**TASK OBJECTIVE:** Set down every one of the entries below word for word, leaving the pictures out.

**SUPPLIED DATA:**
--------

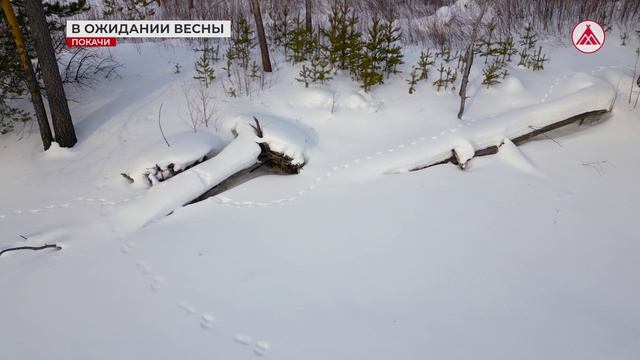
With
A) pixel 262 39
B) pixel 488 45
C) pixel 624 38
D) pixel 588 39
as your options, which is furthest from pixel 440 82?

--------

**EXERCISE RESPONSE:**
With
A) pixel 262 39
B) pixel 488 45
C) pixel 624 38
D) pixel 588 39
as your options, which is furthest from pixel 440 82?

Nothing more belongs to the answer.